A Beautiful Solution: UK, Switzerland Experiment With Using Strips of Wildflowers as Natural Pesticides

Pesticides are bad for humans, and they’ve been linked to everything from birth defects to cancer. They’re not much better for the environment: In “Sustaining the Earth, ” textbook author G. Tyler Miller–the man who literally wrote the book on environmental science–points out that over 95% and 98% of sprayed herbicides and pesticides, respectively, land on something other than what they’re trying to kill. They then contaminate and pollute the air, water and soil. We need to shift towards a natural and eco-friendly way to protect crops, and the UK’s Centre for Ecology and Hydrology may have the solution: Wildflowers. As it turns out, wildflowers are a breeding ground for parasitic wasps and hoverflies–which doesn’t sound pleasant, until you consider that those are the natural predators of cereal leaf beetles and aphids, which are both persistent and destructive crop pests.
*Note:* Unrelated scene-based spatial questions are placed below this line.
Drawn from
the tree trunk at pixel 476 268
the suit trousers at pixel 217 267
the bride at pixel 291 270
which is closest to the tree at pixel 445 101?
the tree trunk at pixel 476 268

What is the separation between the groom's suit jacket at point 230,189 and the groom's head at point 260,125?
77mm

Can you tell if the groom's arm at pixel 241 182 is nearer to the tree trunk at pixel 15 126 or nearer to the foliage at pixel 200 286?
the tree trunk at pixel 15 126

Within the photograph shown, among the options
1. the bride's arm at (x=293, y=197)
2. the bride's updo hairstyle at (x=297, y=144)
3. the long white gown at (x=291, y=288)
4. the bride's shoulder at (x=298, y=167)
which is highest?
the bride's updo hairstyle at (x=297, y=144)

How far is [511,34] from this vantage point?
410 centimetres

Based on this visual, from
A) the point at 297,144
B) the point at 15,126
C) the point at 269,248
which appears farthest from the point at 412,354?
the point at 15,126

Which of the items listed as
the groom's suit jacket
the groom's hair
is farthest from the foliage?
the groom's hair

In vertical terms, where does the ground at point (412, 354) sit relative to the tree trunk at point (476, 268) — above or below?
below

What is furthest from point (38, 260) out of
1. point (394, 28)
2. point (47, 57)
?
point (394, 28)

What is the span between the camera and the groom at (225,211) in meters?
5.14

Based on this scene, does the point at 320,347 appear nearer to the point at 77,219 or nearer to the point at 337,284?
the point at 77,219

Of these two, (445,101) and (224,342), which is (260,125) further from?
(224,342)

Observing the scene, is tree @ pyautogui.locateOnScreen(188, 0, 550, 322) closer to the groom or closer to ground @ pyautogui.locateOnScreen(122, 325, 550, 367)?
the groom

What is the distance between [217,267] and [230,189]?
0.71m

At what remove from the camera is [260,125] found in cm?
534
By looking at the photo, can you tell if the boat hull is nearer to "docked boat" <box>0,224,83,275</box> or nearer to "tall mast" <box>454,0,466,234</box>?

Thus the CEH is running a five-year trial in England on 15 farms, planting strips of wildflowers that run directly through crop fields. (As a side bonus, wildflowers also host bees , which help with pollinating crops.) The wildflower tactic is based on science backed up in a 2015 study published by the Royal Society’s Biological Sciences journal. “Our study demonstrates a high effectiveness of annual flower strips in promoting pest control, ” reads the report, “reducing CLB (cereal leaf beetle) pest levels below the economic threshold. Hence, the studied flower strip offers a viable alternative to insecticides.” Some farmers had previously planted wildflowers on the periphery of a field of crops, but this only protected the crops nearest the periphery. Thus CEH’s trial has been planting six-meter-wide wildflower strips 100 meters apart inside the crop fields, allowing the insect predators a convenient commute. Because harvesters are now precisely guided by GPS, the crops can be reaped while the flower strips are left intact. “The flowers planted include oxeye daisy, red clover, common knapweed and wild carrot, ” The Guardian reports. “Similar field trials are also underway in Switzerland , using flowers such as cornflowers, coriander, buckwheat, poppy and dill.” If the CEH trial turns out to be a success, the next step will be to convince farmers. “The majority of crop protection advice given in the UK, ” explains Bill Parker, director of research at the Agriculture and Horticulture Development Board, “is from agronomists tied to companies who make their money from selling pesticides.”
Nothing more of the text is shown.